With central bank digital currencies — or CBDCs — on the agenda in many countries, the general manager of the Bank for International Settlements has weighed in on the role of the mainstream financial establishment in the emerging digital currency landscape.
Speaking at the Hoover Institution policy seminar on Jan. 27, Agustín Carstens argued for central banks to be front and center in issuing and controlling digital money:
“If digital money is to exist, the central bank must play a pivotal role, guaranteeing the stability of value, ensuring the elasticity of the aggregate supply of such money, and overseeing the overall security of the system. Such a system must not fail and cannot tolerate any serious mistakes.”
For Carstens, central banks and the existing financial architecture is better suited to ensuring trust and stability for digital currencies than a purely decentralized governance network. The BIS general manager doubled down on this line of argument, calling Bitcoin (BTC) a speculative asset and not money.
“Investors must be cognizant that Bitcoin may well break down altoget62168her. Scarcity and cryptography alone do not suffice to guarantee exchange,” Carstens added in reference to Bitcoin’s value proposition as money.
The BIS chief also described private stablecoin projects like Facebook’s Diem as being more credible than Bitcoin. Despite this assertion, Carstens argued against private stablecoins:
“Overall, private stablecoins cannot serve as the basis for a sound monetary system.
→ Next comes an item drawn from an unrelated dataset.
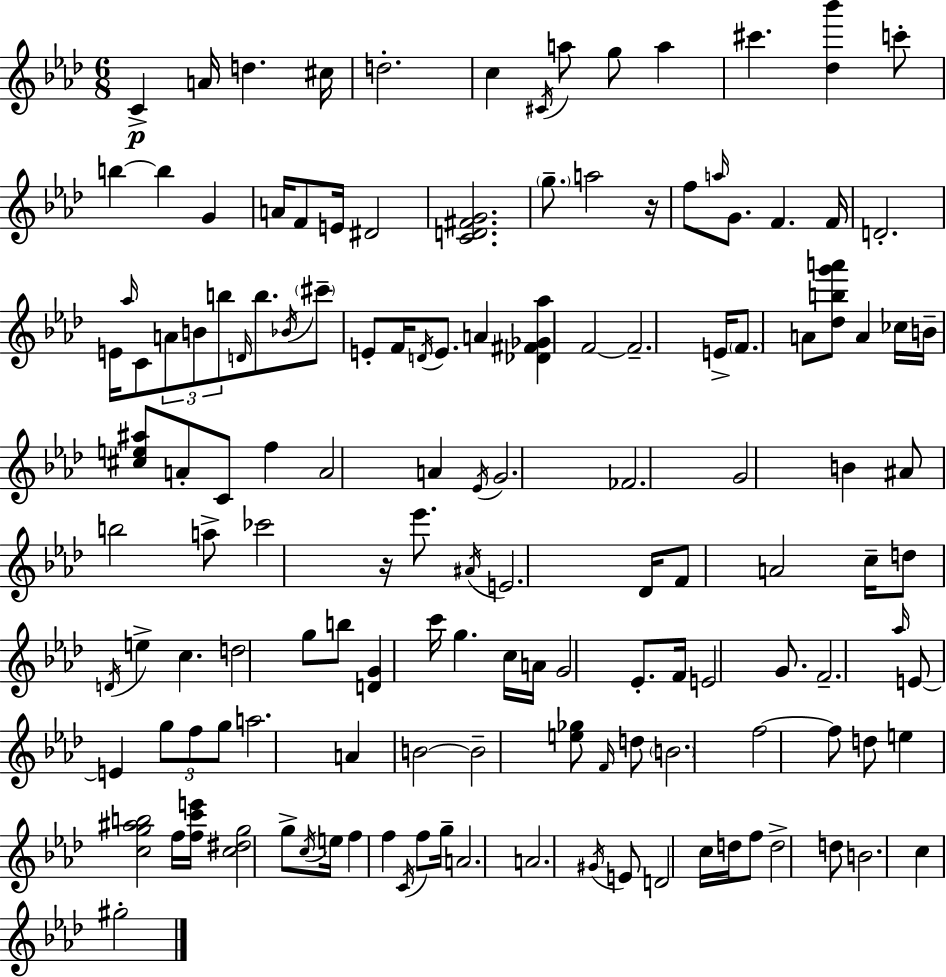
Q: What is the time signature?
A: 6/8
There may yet be meaningful specific use cases for stablecoins. But to remain credible, they need to be heavily regulated and supervised. They need to build on the foundations and trust provided by existing central banks, and thus to be part of the existing financial system.”
Back in December 2019, Carstens expressed fears that central banks could lose their relevance amid the emergence of private cryptos. Indeed, several stakeholders in the global financial system have advocated strict regulations for stablecoins.
On the subject of CBDCs, the BIS general manager downplayed claims that sovereign digital currencies like China’s e-yuan could significantly challenge U.S. dollar hegemony. On the domestic front, Carstens declared that national CBDCs be put to a variety of uses such as monetary policy transmission and interest rate management.
As part of the address, Carstens expressed the belief that CBDCs should run complementary to the existing cash system. According to Carstens, completely replacing all bank accounts and cash with digital currencies is both undesirable and unrealistic.
As previously reported by Cointelegraph, a recent BIS survey showed that 86% of major central banks are actively exploring CBDCs. Earlier in January, reports also emerged that the BIS Innovation Hub planned to embark on several CBDC-related trials in 2021.